Requisitos de la tarea.
Escribe la continuación del relato sobre la cuarentena en un minipiso a partir de la última oración que aparece más abajo.

Fragmento del texto.

__________________________________________________

Podría decirse que en lugar de tener 'una habitación propia', como diría Virginia Wolf, yo tengo un minipiso propio desde el que poder trabajar y vivir la cuarentena. Una cuarentena que, a veces, se me está haciendo un poco cuesta arriba aunque las videollamadas diarias (suelo tener unas 4 mínimo al día entre trabajo, familia y amigas) me alegran infinito y consiguen proporcionarme esa dosis de vida social que tanto echo de menos.
He tenido días duros: el no ver directamente la calle, aunque estos días esté vacía, y el pasar tanto tiempo sin ver a nadie, a veces me está generando picos de ansiedad y mal humor. Además, el estar tanto rato dentro de un espacio tan pequeño tampoco ayuda: normalmente solo suelo estar en casa para cenar y dormir y no estoy acostumbrada a tener que hacer vida al 100% dentro de tan pocos metros.
Mi día a día lo paso en el salón/comedor. Trabajo sobre la mesa del comedor y con una silla que, probablemente, no es la mejor del mundo para pasar 8 horas al día dándole a la tecla. Todas las noches me acaba doliendo la espalda.
A la hora de comer o cenar, intento "cambiar" de espacio y me siento en el sofá a ver la tele. Por unos momentos parece que consigo burlar a mis sentidos... Después, cuando termino de trabajar llega la locura de las videollamadas (que también las hago en el salón porque hay mejor luz) y la ronda de ejercicios que, ¿adivináis? ¡Sí: también tiene lugar en el salón porque es el espacio más grande de la casa! A veces, tengo la sensación de que me falta el aire. El salón de mi casa ahora mismo se ha convertido en el epicentro forzoso de mi vida.

__________________________________________________

Datos proporcionados.
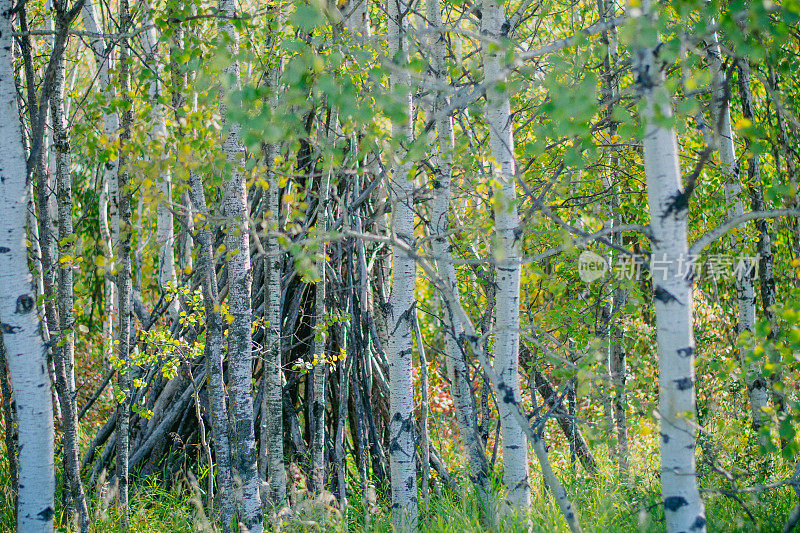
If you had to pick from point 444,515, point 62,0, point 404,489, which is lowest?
point 444,515

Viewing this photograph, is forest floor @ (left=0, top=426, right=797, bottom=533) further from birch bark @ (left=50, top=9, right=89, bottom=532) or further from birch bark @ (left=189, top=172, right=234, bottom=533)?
birch bark @ (left=50, top=9, right=89, bottom=532)

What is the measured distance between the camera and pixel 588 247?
4.82 metres

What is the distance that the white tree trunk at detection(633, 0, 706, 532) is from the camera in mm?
2354

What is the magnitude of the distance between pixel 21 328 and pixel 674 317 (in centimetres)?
298

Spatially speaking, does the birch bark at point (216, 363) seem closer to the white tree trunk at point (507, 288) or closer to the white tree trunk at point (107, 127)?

__________________________________________________

Respuesta a la tarea.
Y es que no, no es lo mismo pasar la cuarentena en un chaletazo con jardín, como estamos viendo estos días en las redes sociales de los futbolistas, que en un piso interior. No es lo mismo tener un balcón al que poder asomarse todos los días aunque sea cinco minutitos para hacer "la fotosíntesis", aplaudir y ver la calle, que asomarse a las ventanas de un patio de luces donde lo más emocionante que veo cada día son cocinas iluminadas por fluorescentes. No es lo mismo pasar la cuarentena con una terraza que sin ella y no, evidentemente no es lo mismo pasarla gente con la que puedes interactuar y desconectar un poco, que en un minipiso donde no hablo con directamente y sin necesidad de encender el móvil o el ordenador.
Juro que jamás me había hecho tanta ilusión ir a tirar los vidrios, los cartones o ir a hacer la compra, ¡con la pereza que me ha dado siempre! Me pongo contenta hasta de cruzarme con gente que no conozco y a veces, incluso me pregunto si serán ellos mis vecinos que aplauden a las 20:00 horas a nuestros sanitarios, a los enfermos o a los muertos. O si son esos que los fines de semana me ponen a Mónica Naranjo o Tusa.
Aún sí, intento autoconvencerme de que tengo suerte al tener un espacio propio para mí, de poder pagarme la calefacción estos días de frío, de tener la nevera llena, de poder mantener mi puesto de trabajo y de estar entretenida mínimo unas 8 horas al días.
Me repito muchas veces que esto es algo "excepcional" y "temporal" y me permito enfadarme aunque no dejo que los pensamientos negativos me acaben dominando. Si eso pasa, me pongo a hacer deporte o a hablar con la gente y eso consigue "devolverme" a la vida.
Sé que no me puedo quejar si me comparo con la gente que ha perdido su curro, que no sabe cómo pagará el alquiler el mes que viene, que está pasando frío y teme calentarse porque no sabe cómo pagará las próximas facturas o que viven hacinados compartiendo piso. Pero bueno, al igual que Ana Iris Simón, yo estos días también he reflexionado sobre la importancia de una casa estos días y para qué engañarnos: el tamaño, en esta situación, también importa.